Favori al titolare di pompe funebri in cambio di verdure e pasta
Suggerivano ai familiari dei morti il nome delle pompe funebri alle quali rivolgersi per l’ultimo viaggio del proprio congiunto. Due necrofori dell’Ausl di Rimini, in servizio all’epoca dei fatti all’obitorio di Riccione, e il titolare di un’agenzia funebre, saranno processati a vario titolo a partire dal 10 novembre prossimo. Il giudice dell’udienza preliminare Manuel Bianchi ha disposto il rinvio a giudizio per i tre imputati, che si professano innocenti e sono convinti di potere chiarire tutto in aula. L’imprenditore, H.N., 49 anni, residente a Misano Adriatico (difeso dall’avvocato Piero Venturi) è accusato di corruzione in concorso con uno dei necrofori, difeso dall’avvocato Catia Gerboni. L’altro necroforo, difeso dall’avvocato Stefano Caroli, deve rispondere di abuso d’ufficio.
Il giudice ha accolto la richiesta di chiamare in causa come responsabile civile anche l’Ausl di Rimini, formulata dalla titolare di una agenzia funebre concorrente, che si è costituita parte civile, assistita dall’avvocato Gian Paolo Colosimo. Nel caso di condanna, l’azienda sanitaria sarà quindi chiamata a pagare un risarcimento. Secondo l’accusa il dipendente ospedaliero sospettato di corruzione avrebbe intascato del denaro, beni in natura (dai cappelletti fatti in casa alle melanzane dell’orto) e avrebbe approfittato delle conoscenze dell’imprenditore per ottenere piccoli favori (come, ad esempio, il cambio di un telefono cellulare da parte di un negoziante). L’altro si sarebbe limitato, in qualche caso, a indicare ai familiari il nome dell’agenzia. Agli addetti alle camere mortuarie è, invece, vietato dare indicazioni del genere.
Gli accusati negano tutto e sostengono si tratti di un equivoco nato dall’amicizia che c’era anche fuori del lavoro con l’imprenditore. Le contestazioni risalgono a un periodo compreso fra il 2015 e il 2017.
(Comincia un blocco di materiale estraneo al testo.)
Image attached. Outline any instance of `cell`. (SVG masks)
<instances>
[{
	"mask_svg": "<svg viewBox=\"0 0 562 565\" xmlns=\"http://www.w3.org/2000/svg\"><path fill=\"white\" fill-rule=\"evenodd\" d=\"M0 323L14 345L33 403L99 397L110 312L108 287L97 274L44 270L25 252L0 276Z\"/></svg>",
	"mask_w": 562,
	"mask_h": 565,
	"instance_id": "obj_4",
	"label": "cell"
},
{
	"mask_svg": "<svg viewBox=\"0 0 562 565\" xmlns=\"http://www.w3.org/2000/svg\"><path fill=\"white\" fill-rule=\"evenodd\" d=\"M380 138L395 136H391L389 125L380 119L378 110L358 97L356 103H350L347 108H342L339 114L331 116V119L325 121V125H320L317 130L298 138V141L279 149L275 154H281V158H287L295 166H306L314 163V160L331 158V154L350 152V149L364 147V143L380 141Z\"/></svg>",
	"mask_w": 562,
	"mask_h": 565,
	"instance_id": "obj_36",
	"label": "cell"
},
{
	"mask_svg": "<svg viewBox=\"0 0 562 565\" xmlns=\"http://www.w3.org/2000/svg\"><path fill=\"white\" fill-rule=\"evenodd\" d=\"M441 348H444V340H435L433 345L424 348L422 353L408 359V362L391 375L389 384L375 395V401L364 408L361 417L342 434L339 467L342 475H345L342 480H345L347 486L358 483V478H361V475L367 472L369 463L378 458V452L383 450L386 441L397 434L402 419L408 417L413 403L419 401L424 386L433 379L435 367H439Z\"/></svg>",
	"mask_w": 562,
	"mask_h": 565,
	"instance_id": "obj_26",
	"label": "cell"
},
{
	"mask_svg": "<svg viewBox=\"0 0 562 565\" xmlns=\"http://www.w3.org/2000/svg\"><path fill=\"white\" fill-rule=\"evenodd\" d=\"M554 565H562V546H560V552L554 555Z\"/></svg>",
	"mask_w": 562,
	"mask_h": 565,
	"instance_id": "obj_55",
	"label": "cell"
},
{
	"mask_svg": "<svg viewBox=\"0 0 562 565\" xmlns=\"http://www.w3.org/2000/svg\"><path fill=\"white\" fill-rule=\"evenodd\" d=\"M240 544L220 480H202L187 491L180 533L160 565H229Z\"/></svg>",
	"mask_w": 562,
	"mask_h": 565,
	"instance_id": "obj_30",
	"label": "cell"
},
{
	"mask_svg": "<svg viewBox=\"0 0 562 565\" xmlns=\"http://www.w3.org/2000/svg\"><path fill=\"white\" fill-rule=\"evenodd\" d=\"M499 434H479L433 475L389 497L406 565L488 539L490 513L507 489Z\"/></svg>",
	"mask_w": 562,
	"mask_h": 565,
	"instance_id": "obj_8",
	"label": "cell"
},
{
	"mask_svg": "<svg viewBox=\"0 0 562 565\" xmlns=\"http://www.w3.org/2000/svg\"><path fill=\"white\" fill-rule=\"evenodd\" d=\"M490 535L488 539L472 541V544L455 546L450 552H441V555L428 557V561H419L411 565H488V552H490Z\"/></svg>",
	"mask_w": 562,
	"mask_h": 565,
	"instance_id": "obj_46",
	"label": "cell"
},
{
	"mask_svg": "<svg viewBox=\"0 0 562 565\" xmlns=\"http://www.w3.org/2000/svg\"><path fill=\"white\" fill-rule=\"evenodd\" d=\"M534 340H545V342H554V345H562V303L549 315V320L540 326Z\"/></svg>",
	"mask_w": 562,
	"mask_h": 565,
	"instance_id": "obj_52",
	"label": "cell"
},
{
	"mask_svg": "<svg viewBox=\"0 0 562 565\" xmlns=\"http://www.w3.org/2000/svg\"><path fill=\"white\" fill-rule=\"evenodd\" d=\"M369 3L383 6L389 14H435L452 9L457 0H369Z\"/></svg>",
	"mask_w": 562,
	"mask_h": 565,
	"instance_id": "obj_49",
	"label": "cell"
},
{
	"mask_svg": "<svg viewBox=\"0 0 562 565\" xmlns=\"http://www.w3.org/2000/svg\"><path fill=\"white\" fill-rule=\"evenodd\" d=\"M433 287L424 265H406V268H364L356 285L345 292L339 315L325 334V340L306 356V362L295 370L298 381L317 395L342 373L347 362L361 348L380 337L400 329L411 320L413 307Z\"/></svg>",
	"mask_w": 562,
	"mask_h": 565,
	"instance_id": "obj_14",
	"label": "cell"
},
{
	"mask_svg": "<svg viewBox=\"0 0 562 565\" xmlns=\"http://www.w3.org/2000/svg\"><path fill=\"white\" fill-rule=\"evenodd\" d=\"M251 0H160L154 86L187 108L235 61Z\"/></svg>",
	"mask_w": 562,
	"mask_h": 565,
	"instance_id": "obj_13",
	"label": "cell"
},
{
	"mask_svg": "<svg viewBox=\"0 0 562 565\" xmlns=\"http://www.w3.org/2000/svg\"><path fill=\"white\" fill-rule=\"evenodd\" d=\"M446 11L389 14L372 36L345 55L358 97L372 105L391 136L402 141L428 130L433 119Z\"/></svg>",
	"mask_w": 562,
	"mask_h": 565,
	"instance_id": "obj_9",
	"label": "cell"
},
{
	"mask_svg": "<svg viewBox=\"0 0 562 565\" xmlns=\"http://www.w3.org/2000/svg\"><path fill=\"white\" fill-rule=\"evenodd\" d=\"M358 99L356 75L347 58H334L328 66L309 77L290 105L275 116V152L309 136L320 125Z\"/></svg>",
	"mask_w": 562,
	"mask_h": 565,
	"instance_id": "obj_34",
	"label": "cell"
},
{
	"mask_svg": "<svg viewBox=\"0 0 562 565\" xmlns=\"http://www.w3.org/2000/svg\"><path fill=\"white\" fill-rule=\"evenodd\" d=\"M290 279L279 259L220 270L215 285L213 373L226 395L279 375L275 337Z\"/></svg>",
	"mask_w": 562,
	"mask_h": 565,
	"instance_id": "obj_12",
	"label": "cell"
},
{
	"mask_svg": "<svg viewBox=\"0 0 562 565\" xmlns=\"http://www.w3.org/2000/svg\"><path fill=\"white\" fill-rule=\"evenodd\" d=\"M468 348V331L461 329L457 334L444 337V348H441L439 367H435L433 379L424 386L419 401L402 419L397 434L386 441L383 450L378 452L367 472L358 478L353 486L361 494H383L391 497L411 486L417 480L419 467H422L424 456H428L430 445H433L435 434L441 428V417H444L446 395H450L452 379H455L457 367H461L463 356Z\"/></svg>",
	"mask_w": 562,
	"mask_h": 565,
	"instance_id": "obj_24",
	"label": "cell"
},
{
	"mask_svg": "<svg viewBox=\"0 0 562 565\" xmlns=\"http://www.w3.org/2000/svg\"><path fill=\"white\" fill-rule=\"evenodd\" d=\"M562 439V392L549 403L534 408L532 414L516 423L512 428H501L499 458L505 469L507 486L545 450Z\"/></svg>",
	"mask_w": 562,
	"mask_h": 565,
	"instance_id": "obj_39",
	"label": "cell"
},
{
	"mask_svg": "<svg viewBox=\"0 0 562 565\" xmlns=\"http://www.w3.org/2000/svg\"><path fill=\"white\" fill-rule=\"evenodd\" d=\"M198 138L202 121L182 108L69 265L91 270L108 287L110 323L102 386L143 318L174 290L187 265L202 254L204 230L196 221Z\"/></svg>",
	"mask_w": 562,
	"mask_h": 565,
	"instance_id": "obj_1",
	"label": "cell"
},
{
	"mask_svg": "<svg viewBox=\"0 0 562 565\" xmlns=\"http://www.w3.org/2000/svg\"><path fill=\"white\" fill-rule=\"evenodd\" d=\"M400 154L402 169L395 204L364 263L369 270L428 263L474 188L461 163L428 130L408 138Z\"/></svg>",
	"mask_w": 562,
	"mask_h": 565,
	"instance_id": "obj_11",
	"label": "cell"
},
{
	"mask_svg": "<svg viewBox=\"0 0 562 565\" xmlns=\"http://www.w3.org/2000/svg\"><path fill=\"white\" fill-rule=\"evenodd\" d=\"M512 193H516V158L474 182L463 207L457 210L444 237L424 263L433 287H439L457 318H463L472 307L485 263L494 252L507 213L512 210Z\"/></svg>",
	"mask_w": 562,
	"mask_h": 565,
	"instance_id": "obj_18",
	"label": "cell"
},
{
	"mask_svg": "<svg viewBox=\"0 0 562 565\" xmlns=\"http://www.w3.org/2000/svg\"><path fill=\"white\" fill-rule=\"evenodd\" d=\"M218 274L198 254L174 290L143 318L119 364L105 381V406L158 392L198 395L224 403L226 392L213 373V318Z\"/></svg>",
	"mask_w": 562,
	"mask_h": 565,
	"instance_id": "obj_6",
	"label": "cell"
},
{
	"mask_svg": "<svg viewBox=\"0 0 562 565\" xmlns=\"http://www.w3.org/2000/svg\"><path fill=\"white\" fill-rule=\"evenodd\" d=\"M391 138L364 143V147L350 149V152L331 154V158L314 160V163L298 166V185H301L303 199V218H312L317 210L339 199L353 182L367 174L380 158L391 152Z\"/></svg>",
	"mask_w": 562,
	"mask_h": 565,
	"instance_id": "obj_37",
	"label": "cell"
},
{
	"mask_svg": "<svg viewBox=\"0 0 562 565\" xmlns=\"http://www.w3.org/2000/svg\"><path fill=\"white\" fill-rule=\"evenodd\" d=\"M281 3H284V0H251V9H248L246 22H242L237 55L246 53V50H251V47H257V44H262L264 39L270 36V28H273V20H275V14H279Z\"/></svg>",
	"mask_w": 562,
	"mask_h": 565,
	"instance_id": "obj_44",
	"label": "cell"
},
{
I carabinieri di Riccione, durante le indagini, raccolsero alcune testimonianze di familiari di persone decedute. Dalle intercettazioni telefoniche emersero le gratificazioni in natura che il titolare delle onoranze funebri riservava a uno solo dei dipendenti della camera mortuaria: dai cappelletti e gli strozzapreti della mamma alle melanzane dell’orto. All’inizio gli investigatori pensavano si trattasse di un gergo, invece si trattava davvero di pasta fatta in casa e ortaggi. A volte, però, i due si davano appuntamento fuori per un caffè e, in un caso, una telecamera nascosta li riprese mentre davano l’idea di scambiarsi qualcosa. «Verosimilmente denaro» secondo i carabinieri, «Assolutamente no», stando alla versione difensiva.